**Text passage:**
On the inside of Tomi Schwartz’s left forearm, Auschwitz tattooed the number 14295B. Tomi was born in Nitra, Slovakia. He was only six years old, a first grader, when the war began. His parents, sensing the tightening ring of antisemitic and murderous fire, tried to escape with Tomi and his two brothers, to hide—but in vain.

Tomi and his family witnessed horror at every stage: the decrees stripping Jews of rights, the violence, the deportations, the mass murders of their friends and loved ones. The long arm of the Nazi killing machine eventually reached them. They were sent to the Sered concentration camp in Slovakia.

From there, they were taken to Auschwitz—in cattle cars, without food or water, in filth and terror, alongside corpses of those who did not survive. In Auschwitz, young Tomi was separated from his family. Just nine years old, alone in the heart of the death camp, he was put in charge of ten other children—starving, wounded, terrified. Within three months, nine of the ten children—Tomi’s children—were dead.

On January 27, 1945, the 13th of Shevat 5705, Soviet forces arrived at Auschwitz. They found the final remnants of families, the last survivors of once-glorious communities. Among them: Tomi, ten and a half years old. In the famous photograph taken by the liberators, he appears by the fence—last on the left. “I chose life,” Tomi said of that moment of liberation from the Nazi monster.

**Written exercise A:**
Answer these questions using the passage about Tomi Schwartz:
(i) What number was tattooed on Tomi's left forearm?
(ii) Which concentration camp in Slovakia was the family sent to?
(iii) On what date did Soviet forces arrive at Auschwitz?
**Written exercise B:** Quote the passage about Tomi Schwartz from "Tomi and his family" up to and including "camp in Slovakia.".
The records that follow come from a separate source.

**Extracted entries:**
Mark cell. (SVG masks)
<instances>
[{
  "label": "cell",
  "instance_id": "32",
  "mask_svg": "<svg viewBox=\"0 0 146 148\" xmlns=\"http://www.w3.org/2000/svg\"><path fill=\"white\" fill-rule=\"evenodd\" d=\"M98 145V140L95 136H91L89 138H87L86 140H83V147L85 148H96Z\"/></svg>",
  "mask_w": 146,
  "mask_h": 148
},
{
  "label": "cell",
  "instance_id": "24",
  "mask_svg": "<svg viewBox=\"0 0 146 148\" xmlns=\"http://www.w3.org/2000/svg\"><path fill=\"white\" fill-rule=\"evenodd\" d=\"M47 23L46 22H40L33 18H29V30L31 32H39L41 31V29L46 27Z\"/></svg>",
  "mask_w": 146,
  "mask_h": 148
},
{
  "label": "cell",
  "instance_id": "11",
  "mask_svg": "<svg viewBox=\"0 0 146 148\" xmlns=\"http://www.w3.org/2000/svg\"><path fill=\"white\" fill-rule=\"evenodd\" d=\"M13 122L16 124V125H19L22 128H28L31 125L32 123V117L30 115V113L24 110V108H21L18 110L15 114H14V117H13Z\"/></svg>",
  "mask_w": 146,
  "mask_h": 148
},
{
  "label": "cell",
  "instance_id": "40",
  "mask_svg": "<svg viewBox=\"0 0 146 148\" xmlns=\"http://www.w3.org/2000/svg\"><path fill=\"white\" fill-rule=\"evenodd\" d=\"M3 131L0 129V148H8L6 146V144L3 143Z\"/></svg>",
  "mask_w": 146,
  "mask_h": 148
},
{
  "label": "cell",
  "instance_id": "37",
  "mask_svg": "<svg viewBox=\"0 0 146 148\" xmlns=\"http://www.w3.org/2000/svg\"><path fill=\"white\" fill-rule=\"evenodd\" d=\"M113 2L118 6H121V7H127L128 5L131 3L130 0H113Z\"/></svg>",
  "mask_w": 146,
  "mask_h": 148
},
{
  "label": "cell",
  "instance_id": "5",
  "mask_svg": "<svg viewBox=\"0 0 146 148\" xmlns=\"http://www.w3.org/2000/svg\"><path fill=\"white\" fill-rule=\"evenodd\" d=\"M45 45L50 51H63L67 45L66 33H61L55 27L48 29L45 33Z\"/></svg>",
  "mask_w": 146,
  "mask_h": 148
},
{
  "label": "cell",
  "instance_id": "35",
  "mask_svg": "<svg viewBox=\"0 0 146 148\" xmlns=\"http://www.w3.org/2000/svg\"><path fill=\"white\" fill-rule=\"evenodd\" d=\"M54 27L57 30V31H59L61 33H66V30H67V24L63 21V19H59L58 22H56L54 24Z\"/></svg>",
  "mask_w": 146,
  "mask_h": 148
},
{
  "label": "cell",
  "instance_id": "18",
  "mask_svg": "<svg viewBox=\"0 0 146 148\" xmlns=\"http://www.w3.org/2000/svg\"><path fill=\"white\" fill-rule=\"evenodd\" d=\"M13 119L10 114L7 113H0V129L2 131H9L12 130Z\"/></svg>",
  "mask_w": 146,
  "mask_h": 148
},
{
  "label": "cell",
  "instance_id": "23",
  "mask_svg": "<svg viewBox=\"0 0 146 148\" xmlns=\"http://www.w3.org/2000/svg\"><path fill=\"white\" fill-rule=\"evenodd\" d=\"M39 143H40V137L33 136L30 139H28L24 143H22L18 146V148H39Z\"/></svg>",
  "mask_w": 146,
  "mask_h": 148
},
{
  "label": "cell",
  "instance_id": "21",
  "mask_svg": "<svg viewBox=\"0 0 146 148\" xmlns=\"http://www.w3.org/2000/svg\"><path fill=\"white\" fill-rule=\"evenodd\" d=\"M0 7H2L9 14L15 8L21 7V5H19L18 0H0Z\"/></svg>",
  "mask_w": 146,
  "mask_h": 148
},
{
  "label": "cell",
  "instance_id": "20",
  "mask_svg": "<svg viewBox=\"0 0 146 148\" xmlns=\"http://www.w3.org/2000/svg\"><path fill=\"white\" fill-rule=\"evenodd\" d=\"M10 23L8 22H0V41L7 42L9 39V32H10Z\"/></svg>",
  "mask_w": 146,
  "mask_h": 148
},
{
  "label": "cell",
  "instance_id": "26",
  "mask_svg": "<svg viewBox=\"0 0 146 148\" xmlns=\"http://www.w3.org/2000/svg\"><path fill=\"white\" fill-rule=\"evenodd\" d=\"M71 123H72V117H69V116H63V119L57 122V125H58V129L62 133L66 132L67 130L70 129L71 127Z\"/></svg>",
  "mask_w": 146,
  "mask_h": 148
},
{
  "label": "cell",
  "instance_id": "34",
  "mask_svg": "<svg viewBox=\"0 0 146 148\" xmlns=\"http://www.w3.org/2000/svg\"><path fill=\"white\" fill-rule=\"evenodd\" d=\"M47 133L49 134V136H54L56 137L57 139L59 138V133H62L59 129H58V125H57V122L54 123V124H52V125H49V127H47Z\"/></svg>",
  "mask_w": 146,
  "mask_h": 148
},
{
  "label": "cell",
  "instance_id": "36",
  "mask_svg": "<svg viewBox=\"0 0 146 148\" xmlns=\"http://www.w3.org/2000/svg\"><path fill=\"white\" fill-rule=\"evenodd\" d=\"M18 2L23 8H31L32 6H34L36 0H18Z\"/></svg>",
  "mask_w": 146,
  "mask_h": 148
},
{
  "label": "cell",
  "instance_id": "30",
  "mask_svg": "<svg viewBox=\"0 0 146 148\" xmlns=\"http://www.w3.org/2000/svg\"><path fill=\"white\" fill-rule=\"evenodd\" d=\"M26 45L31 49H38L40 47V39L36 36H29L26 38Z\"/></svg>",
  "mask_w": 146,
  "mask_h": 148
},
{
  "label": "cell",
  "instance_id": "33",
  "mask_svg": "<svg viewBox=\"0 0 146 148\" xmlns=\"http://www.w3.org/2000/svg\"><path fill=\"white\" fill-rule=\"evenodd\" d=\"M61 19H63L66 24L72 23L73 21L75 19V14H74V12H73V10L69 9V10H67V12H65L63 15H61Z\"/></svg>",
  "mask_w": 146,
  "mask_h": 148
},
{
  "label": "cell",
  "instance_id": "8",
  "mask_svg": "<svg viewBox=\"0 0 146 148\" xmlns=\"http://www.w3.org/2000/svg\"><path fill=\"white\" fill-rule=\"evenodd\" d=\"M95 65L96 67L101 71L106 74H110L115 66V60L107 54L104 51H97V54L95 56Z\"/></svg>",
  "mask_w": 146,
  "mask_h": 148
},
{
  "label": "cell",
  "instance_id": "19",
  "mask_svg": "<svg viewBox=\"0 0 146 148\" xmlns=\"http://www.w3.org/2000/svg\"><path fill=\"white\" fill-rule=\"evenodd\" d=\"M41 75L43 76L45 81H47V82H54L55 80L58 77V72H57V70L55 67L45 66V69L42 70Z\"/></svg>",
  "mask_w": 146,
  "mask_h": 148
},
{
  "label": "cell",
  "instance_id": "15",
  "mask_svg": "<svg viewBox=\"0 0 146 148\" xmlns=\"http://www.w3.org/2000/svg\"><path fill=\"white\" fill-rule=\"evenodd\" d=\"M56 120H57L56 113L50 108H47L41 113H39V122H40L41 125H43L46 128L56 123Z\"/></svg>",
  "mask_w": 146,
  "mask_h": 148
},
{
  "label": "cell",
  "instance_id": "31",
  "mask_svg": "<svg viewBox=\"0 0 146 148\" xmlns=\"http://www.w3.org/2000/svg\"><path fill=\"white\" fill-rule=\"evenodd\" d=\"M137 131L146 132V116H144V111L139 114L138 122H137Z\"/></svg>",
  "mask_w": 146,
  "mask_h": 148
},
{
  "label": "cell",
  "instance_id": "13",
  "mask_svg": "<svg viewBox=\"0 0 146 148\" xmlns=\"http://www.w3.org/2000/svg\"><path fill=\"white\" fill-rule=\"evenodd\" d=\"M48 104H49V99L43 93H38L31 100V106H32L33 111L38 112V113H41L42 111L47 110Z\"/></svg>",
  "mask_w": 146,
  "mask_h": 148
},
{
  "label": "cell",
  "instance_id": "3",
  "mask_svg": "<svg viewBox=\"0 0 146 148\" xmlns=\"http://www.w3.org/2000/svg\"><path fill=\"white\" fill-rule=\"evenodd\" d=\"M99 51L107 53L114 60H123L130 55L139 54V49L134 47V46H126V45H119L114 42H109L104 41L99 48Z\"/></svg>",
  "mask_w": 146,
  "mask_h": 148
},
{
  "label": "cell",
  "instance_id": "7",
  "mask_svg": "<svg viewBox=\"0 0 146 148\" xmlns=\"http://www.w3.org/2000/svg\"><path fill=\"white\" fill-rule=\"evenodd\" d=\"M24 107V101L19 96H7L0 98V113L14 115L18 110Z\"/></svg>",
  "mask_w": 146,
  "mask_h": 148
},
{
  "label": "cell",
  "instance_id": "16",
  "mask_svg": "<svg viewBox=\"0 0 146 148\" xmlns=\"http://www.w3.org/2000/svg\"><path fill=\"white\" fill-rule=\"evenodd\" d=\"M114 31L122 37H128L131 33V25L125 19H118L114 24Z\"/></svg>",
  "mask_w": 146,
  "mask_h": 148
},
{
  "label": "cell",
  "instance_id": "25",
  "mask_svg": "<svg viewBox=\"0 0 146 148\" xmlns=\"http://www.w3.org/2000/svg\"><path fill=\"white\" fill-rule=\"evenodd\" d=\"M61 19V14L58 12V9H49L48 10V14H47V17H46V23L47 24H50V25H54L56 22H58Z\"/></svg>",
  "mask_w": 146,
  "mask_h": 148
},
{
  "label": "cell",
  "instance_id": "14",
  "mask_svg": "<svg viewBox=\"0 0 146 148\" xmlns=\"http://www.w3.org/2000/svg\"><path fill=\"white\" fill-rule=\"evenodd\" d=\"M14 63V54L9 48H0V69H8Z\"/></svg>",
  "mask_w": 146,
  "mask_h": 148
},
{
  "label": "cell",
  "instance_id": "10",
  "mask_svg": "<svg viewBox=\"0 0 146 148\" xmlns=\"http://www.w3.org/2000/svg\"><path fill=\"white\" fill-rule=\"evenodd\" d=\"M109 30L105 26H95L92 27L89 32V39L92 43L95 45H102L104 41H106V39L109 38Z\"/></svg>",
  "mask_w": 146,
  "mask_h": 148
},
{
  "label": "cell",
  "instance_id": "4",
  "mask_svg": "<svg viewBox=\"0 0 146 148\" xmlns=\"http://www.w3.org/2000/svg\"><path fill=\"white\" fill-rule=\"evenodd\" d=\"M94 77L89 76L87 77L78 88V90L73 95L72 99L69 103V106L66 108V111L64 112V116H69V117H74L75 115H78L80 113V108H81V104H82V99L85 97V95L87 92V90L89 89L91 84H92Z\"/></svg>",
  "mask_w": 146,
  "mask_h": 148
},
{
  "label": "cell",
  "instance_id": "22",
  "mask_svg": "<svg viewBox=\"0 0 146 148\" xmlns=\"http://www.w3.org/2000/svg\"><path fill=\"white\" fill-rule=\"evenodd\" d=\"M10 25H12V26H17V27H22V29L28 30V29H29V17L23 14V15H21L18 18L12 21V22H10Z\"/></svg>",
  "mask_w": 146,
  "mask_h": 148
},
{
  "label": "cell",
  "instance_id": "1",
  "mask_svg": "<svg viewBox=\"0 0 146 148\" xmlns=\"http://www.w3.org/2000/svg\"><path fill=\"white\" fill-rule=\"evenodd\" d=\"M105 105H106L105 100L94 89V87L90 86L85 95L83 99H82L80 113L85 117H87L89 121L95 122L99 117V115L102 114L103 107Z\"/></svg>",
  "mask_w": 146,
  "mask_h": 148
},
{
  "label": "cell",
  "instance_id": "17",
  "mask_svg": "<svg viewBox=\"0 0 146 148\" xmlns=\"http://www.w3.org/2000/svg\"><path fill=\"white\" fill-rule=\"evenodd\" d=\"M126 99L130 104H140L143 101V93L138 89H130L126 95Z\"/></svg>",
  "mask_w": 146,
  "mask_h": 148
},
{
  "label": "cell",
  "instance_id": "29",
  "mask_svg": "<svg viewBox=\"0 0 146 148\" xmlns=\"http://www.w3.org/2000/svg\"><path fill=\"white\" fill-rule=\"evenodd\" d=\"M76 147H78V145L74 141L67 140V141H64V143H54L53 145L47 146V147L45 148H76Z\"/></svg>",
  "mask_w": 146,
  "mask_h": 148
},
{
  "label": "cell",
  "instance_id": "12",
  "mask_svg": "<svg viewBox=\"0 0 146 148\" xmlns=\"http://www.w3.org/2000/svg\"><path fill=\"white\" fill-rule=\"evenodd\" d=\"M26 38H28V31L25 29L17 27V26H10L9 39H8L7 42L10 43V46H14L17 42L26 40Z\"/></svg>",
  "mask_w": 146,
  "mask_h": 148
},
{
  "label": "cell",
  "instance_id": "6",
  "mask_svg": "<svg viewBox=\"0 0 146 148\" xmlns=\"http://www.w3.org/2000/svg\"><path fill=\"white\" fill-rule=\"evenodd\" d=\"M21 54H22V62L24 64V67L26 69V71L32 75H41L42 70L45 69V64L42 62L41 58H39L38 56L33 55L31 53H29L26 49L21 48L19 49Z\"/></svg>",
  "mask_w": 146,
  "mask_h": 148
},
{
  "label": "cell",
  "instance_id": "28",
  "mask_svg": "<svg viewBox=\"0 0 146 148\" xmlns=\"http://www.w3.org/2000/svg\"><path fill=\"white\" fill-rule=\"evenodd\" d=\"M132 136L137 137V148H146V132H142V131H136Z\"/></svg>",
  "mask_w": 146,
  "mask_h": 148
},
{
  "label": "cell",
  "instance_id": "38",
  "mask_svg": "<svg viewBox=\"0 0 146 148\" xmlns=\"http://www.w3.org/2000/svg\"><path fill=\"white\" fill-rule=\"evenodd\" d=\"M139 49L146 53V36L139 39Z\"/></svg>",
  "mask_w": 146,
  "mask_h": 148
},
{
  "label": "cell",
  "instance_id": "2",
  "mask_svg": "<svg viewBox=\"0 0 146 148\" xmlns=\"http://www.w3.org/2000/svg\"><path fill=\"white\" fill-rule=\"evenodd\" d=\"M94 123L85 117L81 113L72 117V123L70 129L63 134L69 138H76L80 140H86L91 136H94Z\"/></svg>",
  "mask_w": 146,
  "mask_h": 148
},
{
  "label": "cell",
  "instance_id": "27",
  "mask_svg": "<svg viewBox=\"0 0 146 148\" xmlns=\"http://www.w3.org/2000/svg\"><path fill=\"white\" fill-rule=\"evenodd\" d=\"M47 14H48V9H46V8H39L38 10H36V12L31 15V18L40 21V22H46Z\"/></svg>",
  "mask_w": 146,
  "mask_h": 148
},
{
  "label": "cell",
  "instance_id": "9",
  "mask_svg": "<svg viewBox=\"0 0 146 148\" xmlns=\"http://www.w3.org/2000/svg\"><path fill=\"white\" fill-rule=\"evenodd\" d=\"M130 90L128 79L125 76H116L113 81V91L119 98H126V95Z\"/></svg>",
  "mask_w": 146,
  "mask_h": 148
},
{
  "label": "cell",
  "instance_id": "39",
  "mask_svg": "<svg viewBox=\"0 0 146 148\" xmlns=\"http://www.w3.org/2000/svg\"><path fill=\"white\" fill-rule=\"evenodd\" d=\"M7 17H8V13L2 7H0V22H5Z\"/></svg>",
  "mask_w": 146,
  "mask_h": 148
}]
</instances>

**Correct response A:**
(i) 14295B
(ii) The Sered concentration camp
(iii) January 27, 1945

**Correct response B:**
Tomi and his family witnessed horror at every stage: the decrees stripping Jews of rights, the violence, the deportations, the mass murders of their friends and loved ones. The long arm of the Nazi killing machine eventually reached them. They were sent to the Sered concentration camp in Slovakia.